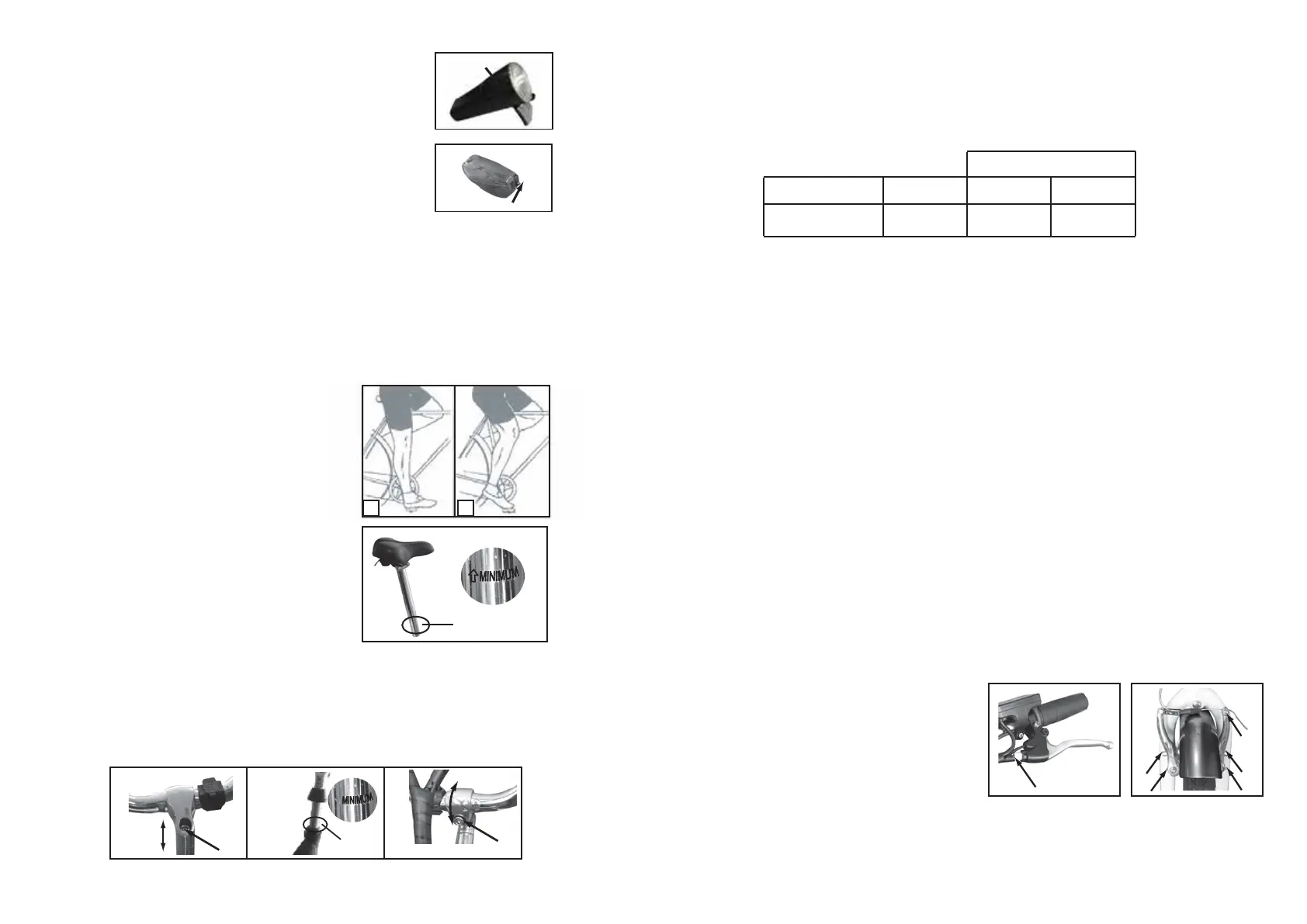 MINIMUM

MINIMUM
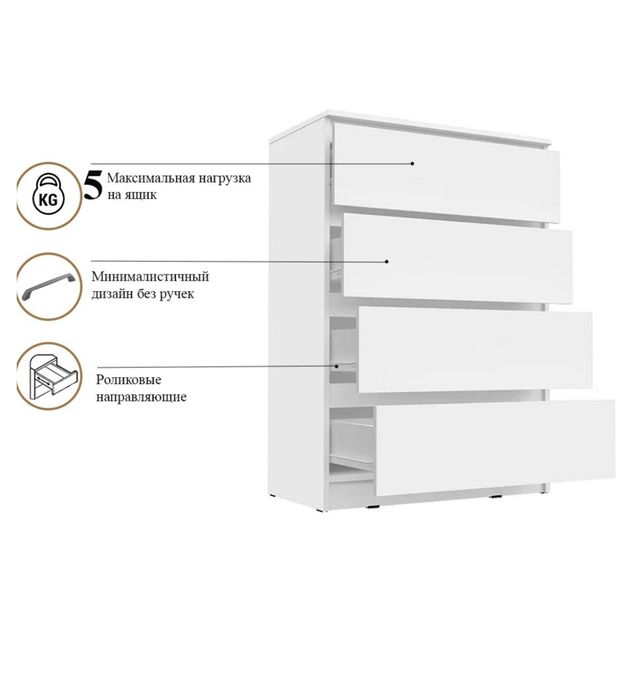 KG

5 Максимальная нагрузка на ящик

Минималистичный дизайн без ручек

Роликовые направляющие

• • • • • • •

| Problem to work on |
Transcribe exactly, starting at the line with "5 Максимальная нагрузка на ящик" and continuing through the last line of the data above; leave out all earlier lines.

| Solved problem |
5 Максимальная нагрузка на ящик

Минималистичный дизайн без ручек

Роликовые направляющие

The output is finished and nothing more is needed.